Ich laß dir mein Jagdhorn zurück, du kannst
Mit Tuten, wenn ich entfernet,
Die Zeit vertreiben; du hast ja zu Haus
Das Posthorn blasen gelernet.
Ich laß dir auch meinen Hund zurück,
Daß er die Burg behüte;
Mich selbst bewache mein deutsches Volk
Mit pudeltreuem Gemüthe.
Sie bieten mir an die Kaiserkron’,
Die Liebe ist kaum zu begreifen;
Sie tragen mein Bild in ihrer Brust
Und auf den Tabackspfeifen.
Ihr Deutschen seid ein großes Volk,
So simpel und doch so begabet!
Man sieht Euch wahrhaftig nicht an, daß Ihr
Das Pulver erfunden habet.
Nicht Kaiser, Vater will ich Euch sein,
Ich werde Euch glücklich machen –
O schöner Gedanke!
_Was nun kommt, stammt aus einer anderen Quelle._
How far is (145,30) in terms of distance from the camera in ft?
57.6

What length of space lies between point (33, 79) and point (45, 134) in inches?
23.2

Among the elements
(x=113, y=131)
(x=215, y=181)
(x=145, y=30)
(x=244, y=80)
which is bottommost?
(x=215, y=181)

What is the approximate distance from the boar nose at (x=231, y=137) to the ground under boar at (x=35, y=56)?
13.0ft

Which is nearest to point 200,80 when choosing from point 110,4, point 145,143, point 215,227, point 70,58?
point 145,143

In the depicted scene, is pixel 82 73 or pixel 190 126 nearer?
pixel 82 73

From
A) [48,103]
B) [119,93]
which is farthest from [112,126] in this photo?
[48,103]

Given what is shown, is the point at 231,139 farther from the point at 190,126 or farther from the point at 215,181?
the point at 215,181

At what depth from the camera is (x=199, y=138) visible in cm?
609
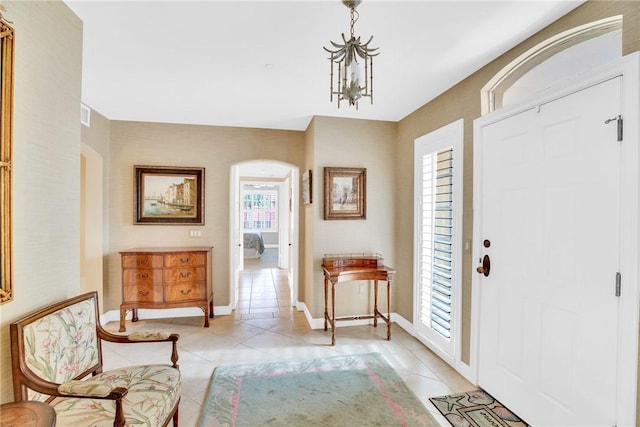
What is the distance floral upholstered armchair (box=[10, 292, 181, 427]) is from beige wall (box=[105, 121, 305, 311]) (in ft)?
7.50

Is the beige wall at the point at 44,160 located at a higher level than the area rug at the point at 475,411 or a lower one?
higher

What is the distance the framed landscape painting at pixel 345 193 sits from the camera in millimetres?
3695

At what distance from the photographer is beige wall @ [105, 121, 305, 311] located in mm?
3904

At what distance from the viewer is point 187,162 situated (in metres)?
4.07

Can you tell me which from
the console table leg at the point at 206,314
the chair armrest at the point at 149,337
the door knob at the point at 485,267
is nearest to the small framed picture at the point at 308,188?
the console table leg at the point at 206,314

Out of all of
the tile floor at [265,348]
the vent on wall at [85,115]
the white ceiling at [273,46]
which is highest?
the white ceiling at [273,46]

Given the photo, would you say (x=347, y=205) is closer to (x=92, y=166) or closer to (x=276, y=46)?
(x=276, y=46)

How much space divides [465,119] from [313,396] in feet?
8.90

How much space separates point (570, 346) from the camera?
5.78 feet

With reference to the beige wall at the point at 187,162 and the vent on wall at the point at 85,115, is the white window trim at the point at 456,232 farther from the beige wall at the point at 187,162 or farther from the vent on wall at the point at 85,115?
the vent on wall at the point at 85,115

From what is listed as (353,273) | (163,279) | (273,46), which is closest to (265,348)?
(353,273)

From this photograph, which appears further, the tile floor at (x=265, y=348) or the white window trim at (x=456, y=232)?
the white window trim at (x=456, y=232)

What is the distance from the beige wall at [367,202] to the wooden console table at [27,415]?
2786 mm

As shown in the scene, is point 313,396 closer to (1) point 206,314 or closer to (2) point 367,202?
(1) point 206,314
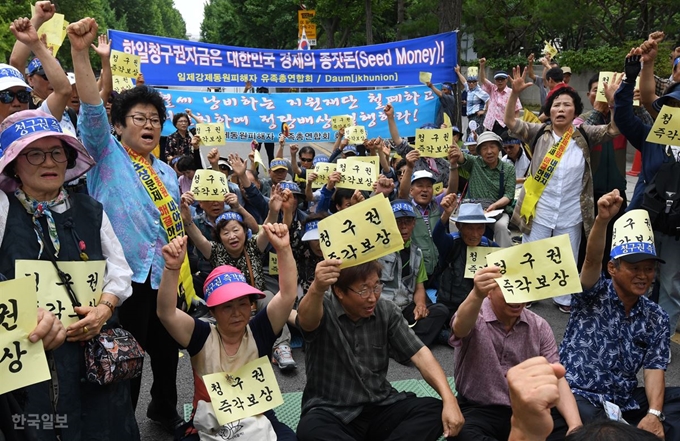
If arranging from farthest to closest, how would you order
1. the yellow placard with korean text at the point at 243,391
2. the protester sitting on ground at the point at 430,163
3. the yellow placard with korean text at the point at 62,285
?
the protester sitting on ground at the point at 430,163
the yellow placard with korean text at the point at 243,391
the yellow placard with korean text at the point at 62,285

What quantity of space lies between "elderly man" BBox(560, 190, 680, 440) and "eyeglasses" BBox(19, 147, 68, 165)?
2542 millimetres

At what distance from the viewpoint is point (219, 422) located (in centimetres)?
299

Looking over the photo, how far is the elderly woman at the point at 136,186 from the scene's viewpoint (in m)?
3.21

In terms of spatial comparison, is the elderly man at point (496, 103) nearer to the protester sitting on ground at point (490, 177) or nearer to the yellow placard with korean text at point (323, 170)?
the protester sitting on ground at point (490, 177)

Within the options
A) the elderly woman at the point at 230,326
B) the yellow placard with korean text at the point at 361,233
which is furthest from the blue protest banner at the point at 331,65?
the yellow placard with korean text at the point at 361,233

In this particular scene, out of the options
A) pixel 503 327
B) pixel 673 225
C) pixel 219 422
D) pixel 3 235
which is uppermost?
pixel 3 235

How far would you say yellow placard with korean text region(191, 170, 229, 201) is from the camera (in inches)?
207

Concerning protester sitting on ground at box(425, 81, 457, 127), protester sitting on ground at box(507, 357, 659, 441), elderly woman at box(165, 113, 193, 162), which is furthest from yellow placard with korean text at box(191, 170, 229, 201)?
protester sitting on ground at box(425, 81, 457, 127)

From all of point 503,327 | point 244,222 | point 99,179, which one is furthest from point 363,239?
point 244,222

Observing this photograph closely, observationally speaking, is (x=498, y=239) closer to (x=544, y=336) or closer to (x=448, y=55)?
(x=544, y=336)

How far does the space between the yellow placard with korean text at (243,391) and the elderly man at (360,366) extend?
25cm

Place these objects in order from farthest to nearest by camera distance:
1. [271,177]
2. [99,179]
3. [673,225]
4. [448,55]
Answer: [448,55], [271,177], [673,225], [99,179]

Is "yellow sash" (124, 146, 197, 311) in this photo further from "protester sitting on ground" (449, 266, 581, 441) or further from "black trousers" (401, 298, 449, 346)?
"black trousers" (401, 298, 449, 346)

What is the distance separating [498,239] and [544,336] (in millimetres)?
3019
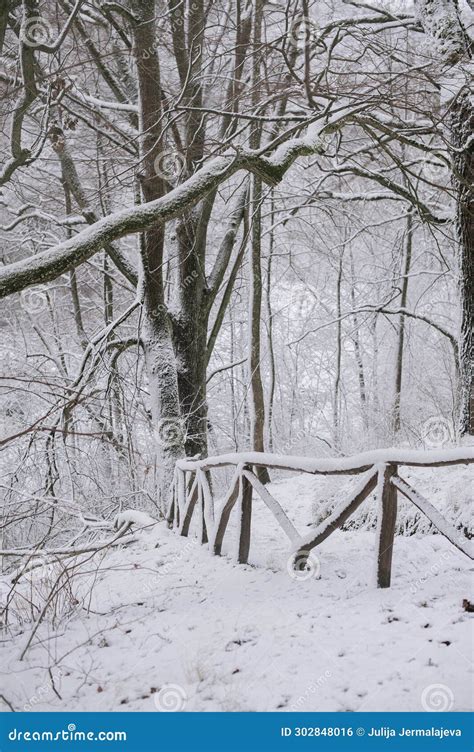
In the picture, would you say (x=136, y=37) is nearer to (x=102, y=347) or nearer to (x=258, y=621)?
(x=102, y=347)

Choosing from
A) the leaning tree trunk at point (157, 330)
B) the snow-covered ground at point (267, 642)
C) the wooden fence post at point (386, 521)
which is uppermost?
the leaning tree trunk at point (157, 330)

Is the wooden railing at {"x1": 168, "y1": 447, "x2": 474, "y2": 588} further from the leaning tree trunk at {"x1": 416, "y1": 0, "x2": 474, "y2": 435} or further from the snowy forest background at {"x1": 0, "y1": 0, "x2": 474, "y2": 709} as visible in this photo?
the leaning tree trunk at {"x1": 416, "y1": 0, "x2": 474, "y2": 435}

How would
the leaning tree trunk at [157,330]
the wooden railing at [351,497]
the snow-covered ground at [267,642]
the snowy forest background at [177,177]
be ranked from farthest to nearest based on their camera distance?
the leaning tree trunk at [157,330] < the snowy forest background at [177,177] < the wooden railing at [351,497] < the snow-covered ground at [267,642]

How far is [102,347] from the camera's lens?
6.27 meters

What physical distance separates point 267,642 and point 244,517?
1345 millimetres

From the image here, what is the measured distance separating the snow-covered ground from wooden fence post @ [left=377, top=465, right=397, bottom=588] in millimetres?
103

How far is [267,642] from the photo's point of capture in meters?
2.62

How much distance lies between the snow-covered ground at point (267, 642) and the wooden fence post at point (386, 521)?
103 millimetres

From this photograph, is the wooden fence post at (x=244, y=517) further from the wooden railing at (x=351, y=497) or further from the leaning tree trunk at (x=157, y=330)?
the leaning tree trunk at (x=157, y=330)

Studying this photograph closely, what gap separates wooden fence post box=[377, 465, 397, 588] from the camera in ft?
9.85

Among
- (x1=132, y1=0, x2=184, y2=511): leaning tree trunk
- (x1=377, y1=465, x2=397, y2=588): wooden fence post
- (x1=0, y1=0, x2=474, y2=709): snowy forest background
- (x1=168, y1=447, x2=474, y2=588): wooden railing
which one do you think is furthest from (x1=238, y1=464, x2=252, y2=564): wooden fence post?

Er macht mich so stolz,
Als wär’ ich die Mutter der Gracchen.
Nicht mit dem Verstand, nein, mit dem Gemüth
Will ich mein Volk regieren;
Ich bin kein Diplomaticus
Und kann nicht politisiren.
Ich bin ein Jäger, ein Mensch der Natur,
Im Walde aufgewachsen
Mit Gemsen und Schnepfen, mit Rehbock und Sau,
Ich mache nicht Worte, nicht Faxen.
Ich ködre durch keine Proclamation,
Durch keinen gedruckten Lockwisch;
Ich sage: Mein Volk, es fehlt der Lachs,
Begnüge dich heut mit dem Stockfisch.
Gefall’ ich dir nicht als Kaiser, so nimm
Den ersten besten Lausangel.
Ich habe zu essen auch ohne dich,
Ich litt in Tyrol nicht Mangel.
So red’ ich; doch jetzt, mein Weib, leb’ wohl!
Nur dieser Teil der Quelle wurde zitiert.